Мария Федоровна видела, как Петя, подражая отцу в произношении последней фразы, чуть стянул черные брови к носу и, сжав кулак, в ту же секунду разжал его и широко растопырил пальцы.

— Он еще сказал, что этюд этот очень не понравится фашистским молодчикам. В книгах, на картинах они не любят видеть простых людей хозяевами жизни на земле. Такие книги и картины они на кострах сжигают. Все, что у папы, все надо спрятать!
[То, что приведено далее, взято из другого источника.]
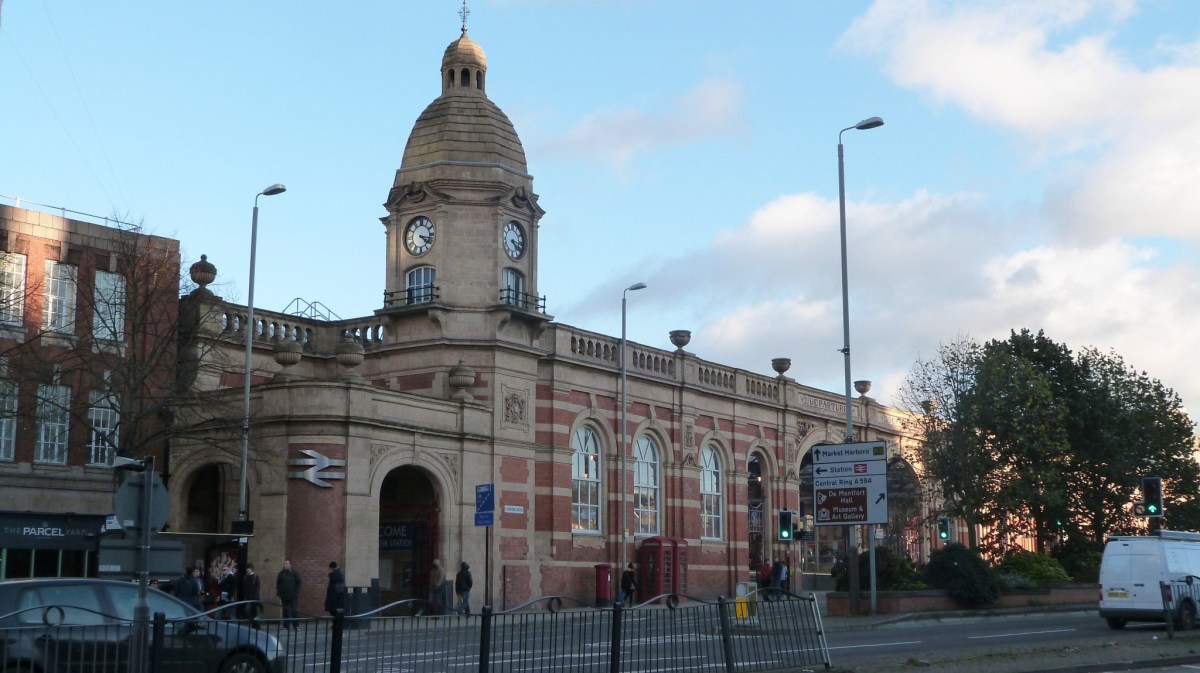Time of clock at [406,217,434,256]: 4:17
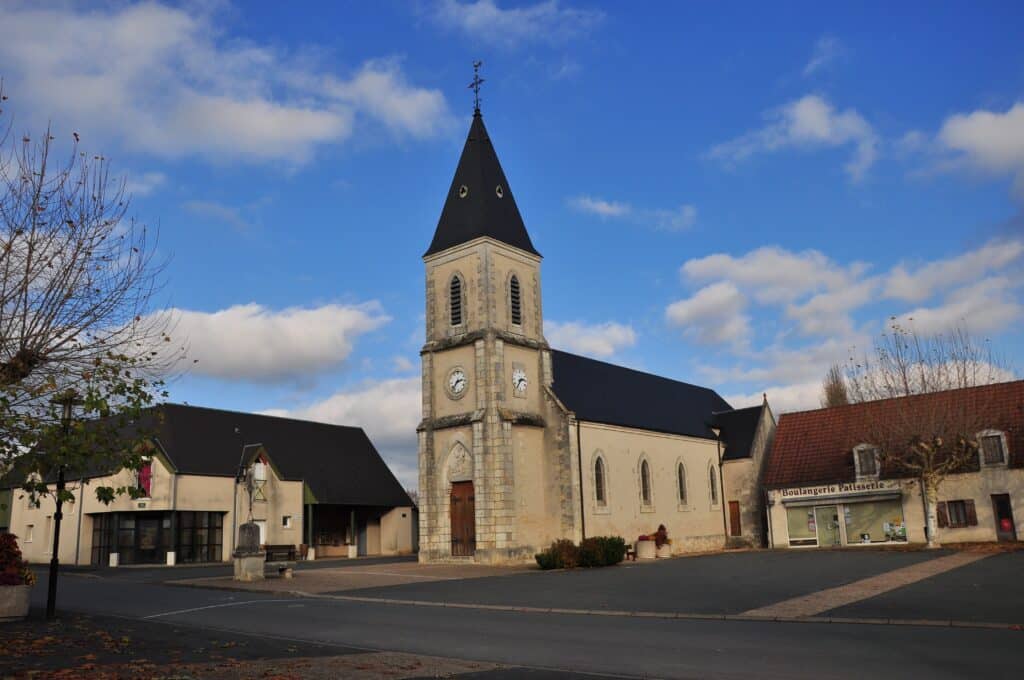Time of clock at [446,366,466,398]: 2:36
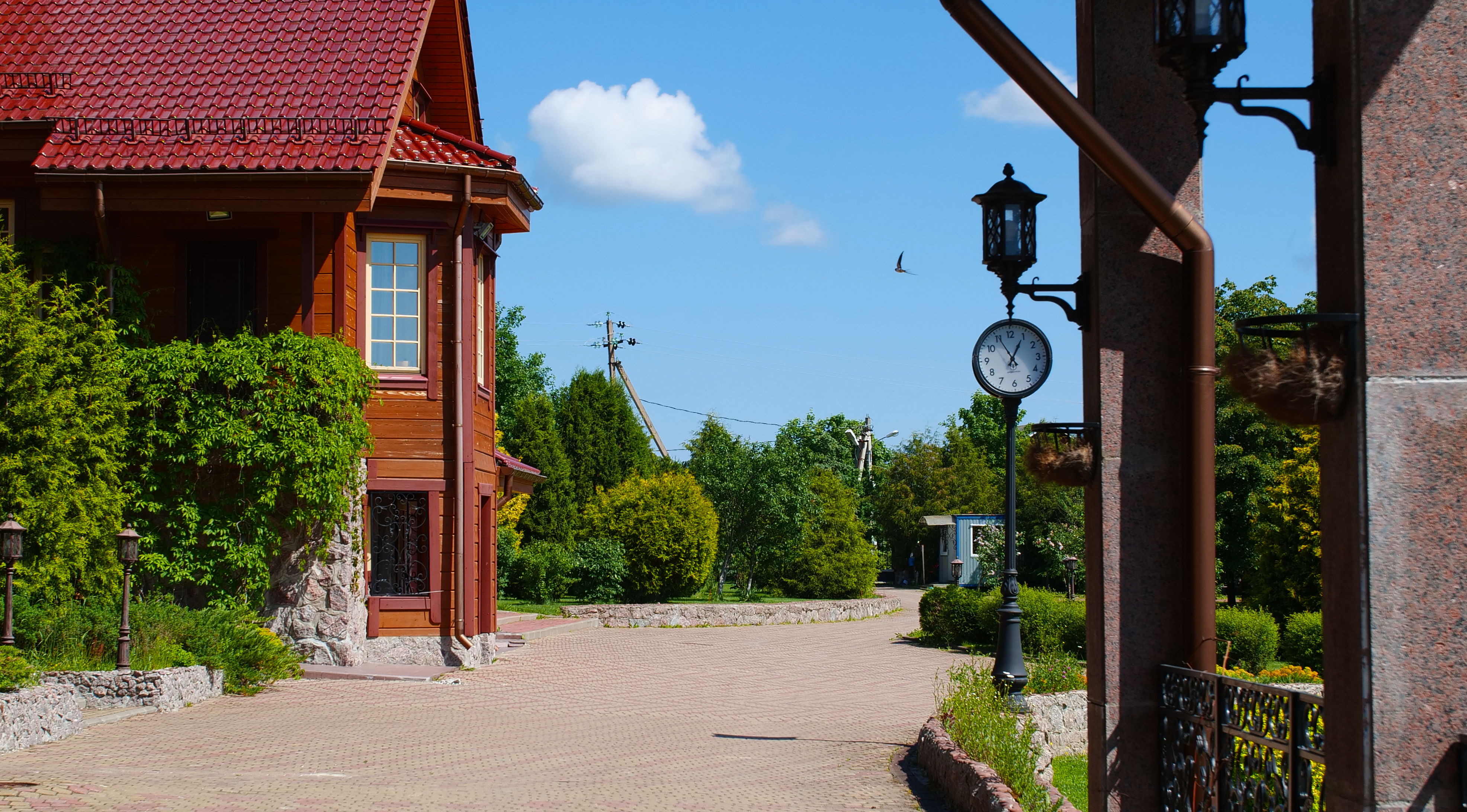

Петя снова вышел. Мария Федоровна несколько секунд стояла как бы в забытьи, слепо устремив взгляд на развернутый этюд. Ее поразило, как дорог Пете был отец, как бережно он хранил в памяти каждое его слово. Да и выговаривал он эти слова по-отцовски — твердо, с застенчивой усмешкой. Петя показался ей значительно взрослее не только того Пети, которого она знала всегда, но и взрослее того Пети, который, вернувшись из города, заплакал и сказал: «Мама, мы сдали город!..» Ей было неловко, — как это она сама не догадалась, что надо спрятать все книги, которые покупал отец. Разве можно было оставлять хотя бы одну книгу Ленина и Сталина?.. Разве можно было оставлять книги Плеханова, Крамского, Стасова, Фадеева, Серафимовича? В каждой из этих книг было то, что сближало людей, учило их быть хозяевами жизни на земле. Значит, фашисты их сожгут. Петя сейчас оказался опытней и тверже ее. Это было хорошо, но это же и пугало Марию Федоровну. Сын мог сделать шаг, опасный для его жизни. Она знала — Петю, как и его отца, сдерживать надо осторожно, иначе он выйдет из повиновения.

— Петя, — обратилась она к сыну, когда он снова пришел за связанными и приготовленными книгами, — ты, сынок, все-таки посмотри, что там, в Первомайском, делается. Пойди как есть, в галстуке, — виновато улыбнулась мать. — Ты только воротник пальто приподними — и все…

— Мама, давай уж кончим дело.

— Хорошо. Но после обязательно сбегай туда.

— Обязательно, мама, схожу и сделаю так, как ты сказала. — И Петя ушел с ласковой, снисходительной улыбкой.

«За ним надо следить да следить. Он сделает необдуманный шаг. Он может погибнуть», — подумала Мария Федоровна, подошла к окну и заметила, что Петя был не один. Ему в работе помогали его товарищи, которых она хорошо знала, — Коля Букин и Дима Русинов. Как же они пришли сюда из города?.. Конечно, они пробрались сюда ярами, ползком. Мария Федоровна заметила, что одежда у ребят на локтях и на коленях была в глине, да и шапки были натянуты значительно глубже обычного. Дима о чем-то оживленно рассказывал, рисуя у Пети перед глазами то петли, то вьюном извивающиеся линии. А когда он вытянулся в столбик, закатил под лоб глаза и оттопырил губу, Мария Федоровна безошибочно угадала, что Дима объясняет Пете, как им с Колей удалось прошмыгнуть по ярам мимо зазевавшегося фашистского часового.

Пока Дима обрисовывал случившееся, Коля Букин стоял с кругло открытым ртом, собираясь что-то добавить. Но он не успел этого сделать — минуло время, — оба друга махнули кулаками сверху вниз и засмеялись, глядя Пете в лицо. Весело посмеялся и Петя, и все трое принялись за работу. Однако что-то их беспокоило. Мария Федоровна заметила, что ребята поочередно отрывались от работы, выбегая за сарай и возвращаясь оттуда с недоуменным видом. Но вот, пересекая двор, в сарай стремительно ворвался Зорик, Колина лопоухая собака, у которой одна щека была белая, а другая густо-рыжая. Зорик был доволен, что нашел здесь своих друзей и знакомых, и радостно бросался на них.

Обласкав собаку, ребята работали теперь не отвлекаясь.

Через час Петя зашел на кухню и, уходя оттуда, крикнул матери в гостиную:

— Я привязал тут Зорика. Ты дай ему, мама, поесть и не отпускай. Я пошел к ребятам.

Петя вернулся к товарищам, и они сейчас же все трое вышли из сарая. Мария Федоровна, проследив, как они, разговаривая, медленно скрылись за угол, накинула на плечи черную стеганку и направилась во двор, как будто за дровами. Даже наедине с собой она чувствовала неудобство оттого, что ей приходится выслеживать сына, но боязнь внезапной беды толкала ее на это.